> [WRITTEN REQUEST]
Reproduce verbatim the rows starting at the line that contains "This photo illustrates" and ending at the last line of the rows, including both ends. Leave the pictures out.

> [SOURCE RECORDS]
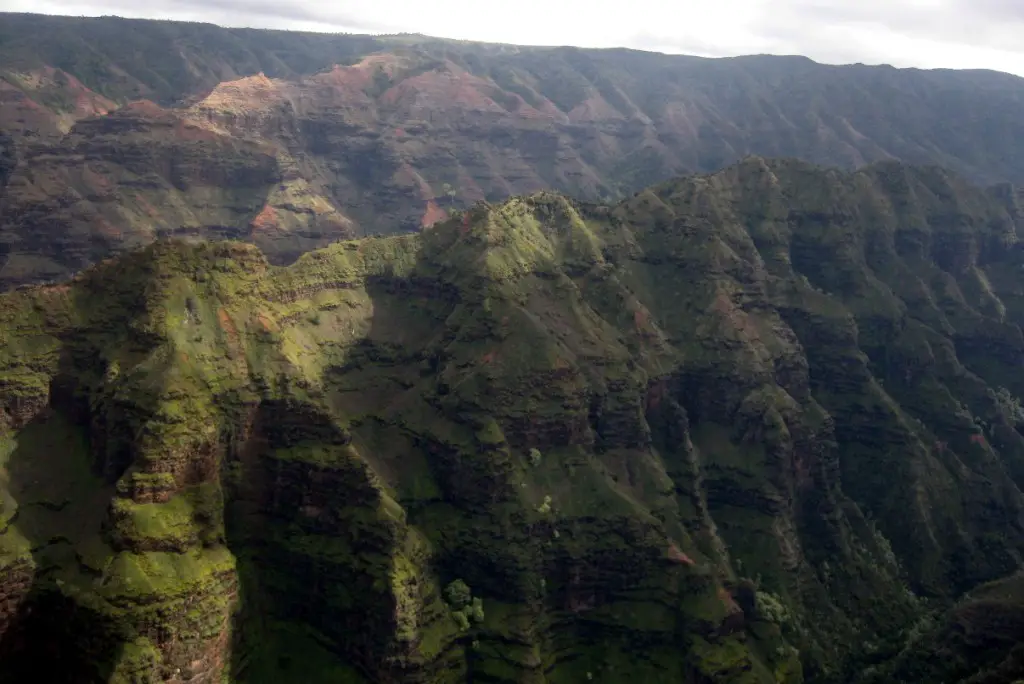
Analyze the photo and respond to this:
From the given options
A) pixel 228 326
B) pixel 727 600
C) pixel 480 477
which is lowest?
pixel 727 600

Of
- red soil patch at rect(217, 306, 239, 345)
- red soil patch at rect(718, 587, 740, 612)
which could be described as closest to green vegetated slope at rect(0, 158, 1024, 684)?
red soil patch at rect(217, 306, 239, 345)

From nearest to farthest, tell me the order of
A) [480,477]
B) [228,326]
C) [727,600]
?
[228,326] → [480,477] → [727,600]

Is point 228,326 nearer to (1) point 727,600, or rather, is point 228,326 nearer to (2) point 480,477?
(2) point 480,477

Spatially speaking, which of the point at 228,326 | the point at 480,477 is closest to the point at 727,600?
the point at 480,477

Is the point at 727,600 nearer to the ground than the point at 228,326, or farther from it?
nearer to the ground

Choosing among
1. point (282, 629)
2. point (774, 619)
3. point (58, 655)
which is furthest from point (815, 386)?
point (58, 655)

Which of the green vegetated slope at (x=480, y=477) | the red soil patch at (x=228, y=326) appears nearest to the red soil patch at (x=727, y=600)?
the green vegetated slope at (x=480, y=477)

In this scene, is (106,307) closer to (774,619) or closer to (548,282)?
(548,282)

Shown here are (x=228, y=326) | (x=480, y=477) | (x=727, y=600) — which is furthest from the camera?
(x=727, y=600)

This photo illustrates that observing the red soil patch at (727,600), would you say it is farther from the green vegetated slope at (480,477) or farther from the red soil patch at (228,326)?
the red soil patch at (228,326)
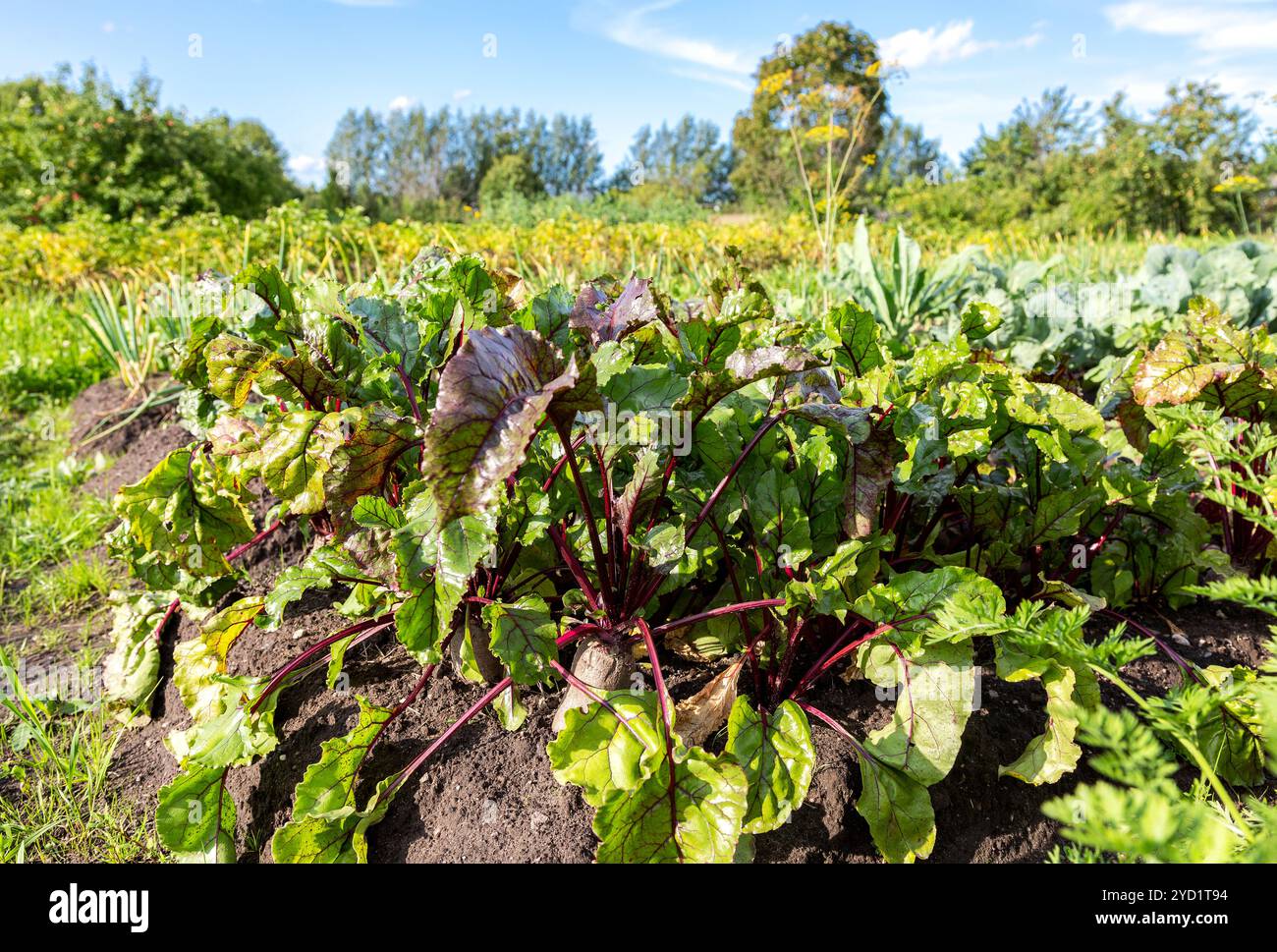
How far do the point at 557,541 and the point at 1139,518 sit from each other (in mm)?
1479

> [THE RESPONSE]
This photo illustrates that observing the red soil patch at (727,600), would you say it is farther from the green vegetated slope at (480,477) or farther from the red soil patch at (228,326)?
the red soil patch at (228,326)
How far do the point at 557,541 and the point at 1139,518 sit from each other (in mm)?
1479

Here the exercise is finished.